§ **TASK INSTRUCTIONS**:
A: Quote the stretch from "#6 Release lock" through "problem will remain." in the discussion of asynchronous cache writes below.
B: Extend the discussion of asynchronous cache writes below by writing what follows its final sentence.

2.) Ins't this approach inherently "dangerous"? Using async queries for writing cache may improve speed, but the application is now under the wrong assumption that the operation has been performed. I can think of at least one scenario where this could become a problem:
#1 Read from cache.
#2 Cache is empty
#3 Acquire lock
#4 Fetch from DB.
#5 Write to cache (cache write is actually delayed. This is my assumption of how async queries work, since I've never used the mysql async feature before, please correct me if I'm wrong. If I'm wrong, just ignore this post :-).
#6 Release lock
The above scenario is a standard cache/lock pattern, and using async queries for the cache could potentially introduce a thundering herd problem, which the lock is supposed to eliminate. It sounds like this is the issue you addressed for the test bot. However, I think your solution with re-using the connection from the pool will only solve the problem inside that particular thread. Once concurrency is added, the problem will remain.
Also; using another connection for the cache introduces this problem: #1679344: Race condition in node_save() when not using DB for cache_field
Comment #39
mikeytown2 CreditAttribution: mikeytown2 commentedI recently created a cache module. It works around the cache_field race condition by using the core db connection so that operation happens inside of the transaction.
https://www.drupal.org/project/apdqc
I'll be creating a lock.inc for apdqc (#2387371: Create a lock back end that uses the APDQC connection) which can have some logic so that the lock doesn't get released until the write to the db is complete.

§ **DATA EXTRACT**:
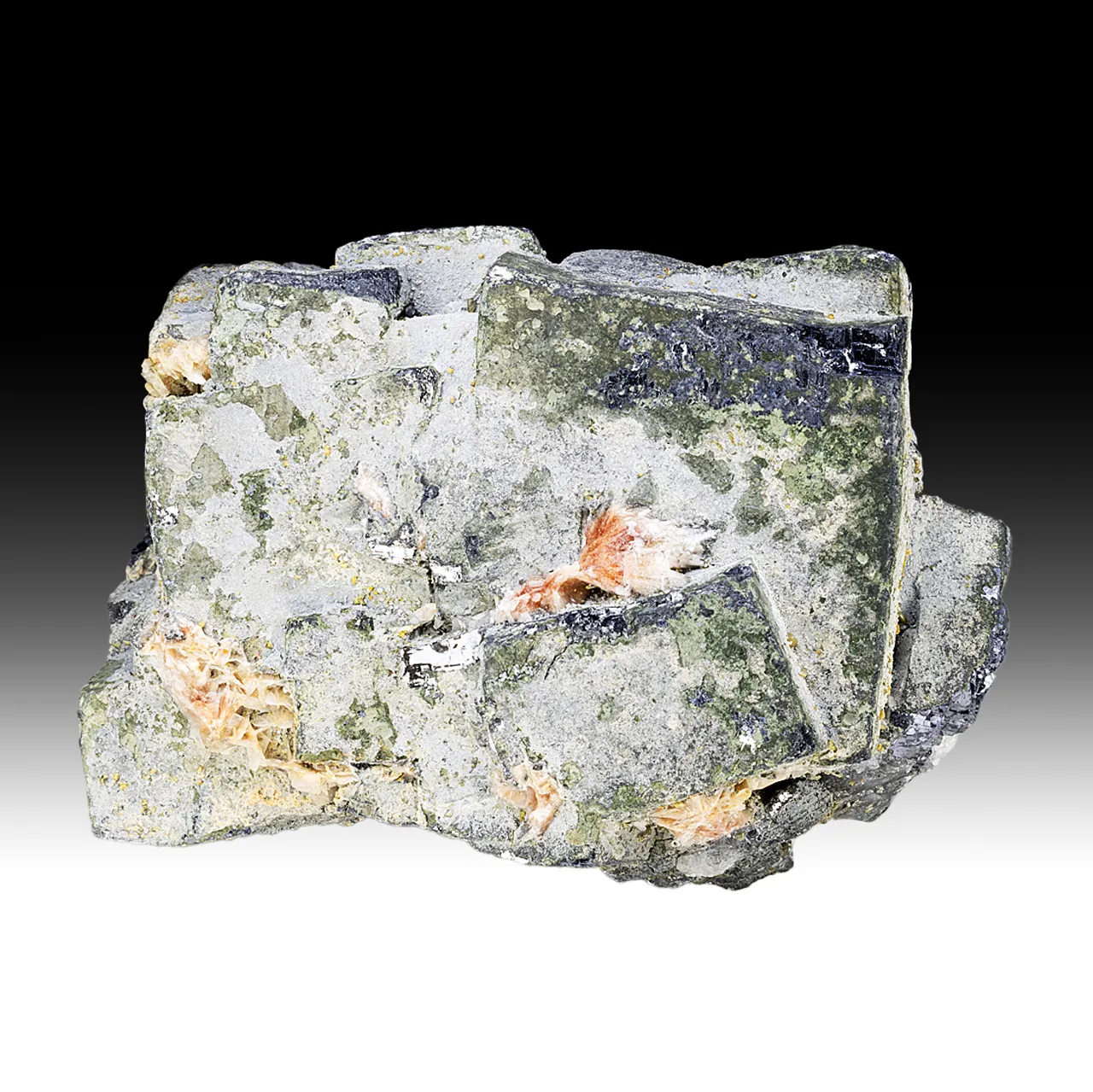 Galena with Cerussite, Plumbogummite, Quartz, Wulfenite - image 1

§ **RESULTS OF THE TASKS**:
A:
#6 Release lock
The above scenario is a standard cache/lock pattern, and using async queries for the cache could potentially introduce a thundering herd problem, which the lock is supposed to eliminate. It sounds like this is the issue you addressed for the test bot. However, I think your solution with re-using the connection from the pool will only solve the problem inside that particular thread. Once concurrency is added, the problem will remain.

B:
Comment #40
Sara101 CreditAttribution: Sara101 commentedIs this patch still recommended if using the Asynchronous Prefetch Database Query Cache module or is the module a replacement for this issue?
Comment #41
ibtisem CreditAttribution: ibtisem commentedHi ,
I am working on Drupal 7.69 for website on linux server and mysql . when i run the cache since backend : (/admin/config/development/performance) I face an error :-
PDOException: SQLSTATE[HY000]: SQLSTATE[40001]: Serialization failure: General error: 1205 Lock wait timeout exceeded; try restarting transaction ... after that the server freezes and website inaccessible .
After searching on similar issues I found that solution suggested are using :
add to settings.php file
$databases['default']['default']['init_commands']['isolation'] = "SET SESSION tx_isolation='READ-COMMITTED'";
can this line correct the deadlock error ?
Any suggestions would be appreciated.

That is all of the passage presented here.